» Your assignment
Look through the data below for the line with "Cover for Color", and transcribe it exactly together with each line after it up to and including the line with "molecular formula C19H28N2O4S". Give nothing else.

» Supplied data
══════════

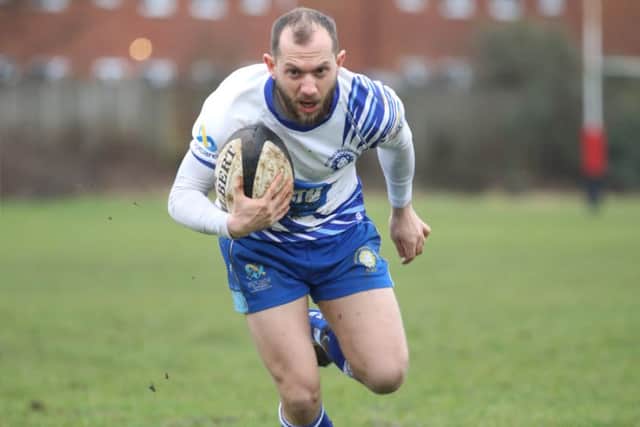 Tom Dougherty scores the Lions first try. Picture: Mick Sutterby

══════════

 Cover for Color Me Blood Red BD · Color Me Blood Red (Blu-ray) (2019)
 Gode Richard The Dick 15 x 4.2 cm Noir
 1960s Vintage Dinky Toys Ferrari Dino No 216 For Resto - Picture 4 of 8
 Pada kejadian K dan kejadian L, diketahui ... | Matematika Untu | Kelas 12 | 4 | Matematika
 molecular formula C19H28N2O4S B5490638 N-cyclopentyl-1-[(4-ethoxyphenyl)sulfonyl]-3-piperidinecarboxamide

══════════

» Response
 Cover for Color Me Blood Red BD · Color Me Blood Red (Blu-ray) (2019)
 Gode Richard The Dick 15 x 4.2 cm Noir
 1960s Vintage Dinky Toys Ferrari Dino No 216 For Resto - Picture 4 of 8
 Pada kejadian K dan kejadian L, diketahui ... | Matematika Untu | Kelas 12 | 4 | Matematika
 molecular formula C19H28N2O4S B5490638 N-cyclopentyl-1-[(4-ethoxyphenyl)sulfonyl]-3-piperidinecarboxamide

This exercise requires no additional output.